Passage to read =
Well, now here we are at the prime directive of Creationists. To create a "scientific aura" around their claims that somehow they've proven God's existence.
This is the goal of Creationism.
It's just a carbon copy of the "scientific" methods of the Environmentalists, which are just as bogus. Wherein they take one small slice of scientific evidence, ignore the rest, and procede to install themselves in positions of power.
Maybe someday the Creationists will win and we'll have a Creationism Promotion Agency operating out of the old EPA dept.
What post are you angling for Dataman? Counting your government retirement checks yet?
You're fabricating again, Narby.
We all know that the standards of proof to an FR evolutionist are the thickness of a razor blade for evolution and infinitely high for creation.
We all know that creationists can explain the origin of the universe, evolutionists cannot; creationists can explain the origin of life, evolutionists cannot; creationists can explain the why there are no transitional fossils, evolutionists cannot; creationists can explain the existence of DNA, evolutionists cannot. In fact the entire purpose of evolution seems to be to explain away rather than to explain.

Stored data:
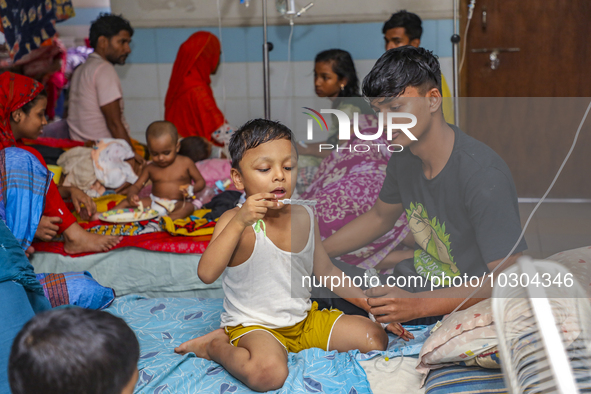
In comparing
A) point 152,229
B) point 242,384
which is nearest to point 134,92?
point 152,229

Set of tasks =
(a) Above the rows, the creationism debate appears. Copy it word for word from "Maybe someday the" up to and including "retirement checks yet?".
(b) Keep writing the creationism debate from the point where it ends.

Answers to this exercise =
(a)
Maybe someday the Creationists will win and we'll have a Creationism Promotion Agency operating out of the old EPA dept.
What post are you angling for Dataman? Counting your government retirement checks yet?

(b)
Our Founders noted that the creation and the Creator are self-evident, but you are smarter than the Founders. You know that God doesn't exist because there is no evidence. By "no evidence" you mean no evidence that will persuade you, since there is abundant evidence. There is so much evidence that it has been given a term: The Anthropic Principle.Yet you will believe in extraterrestrials, for which there is no evidence, a self creating universe, for which there is no evidence, spontaneous generation, which has been disproved, macroevolution, for which there is no evidence, etc, etc, etc. IOW your postmodern belief system is inconsistent, contradictory, and absurd.
Aquinas and others have pointed out many proofs for the existence of God. His Prime Mover argument, for example, has never been refuted. It has been answered, but not refuted. Even science would support the Uncaused Cause argument for science has given us the law of cause and effect. But I suppose you prefer to say that there are effects without causes. That is so unscientific, Narby.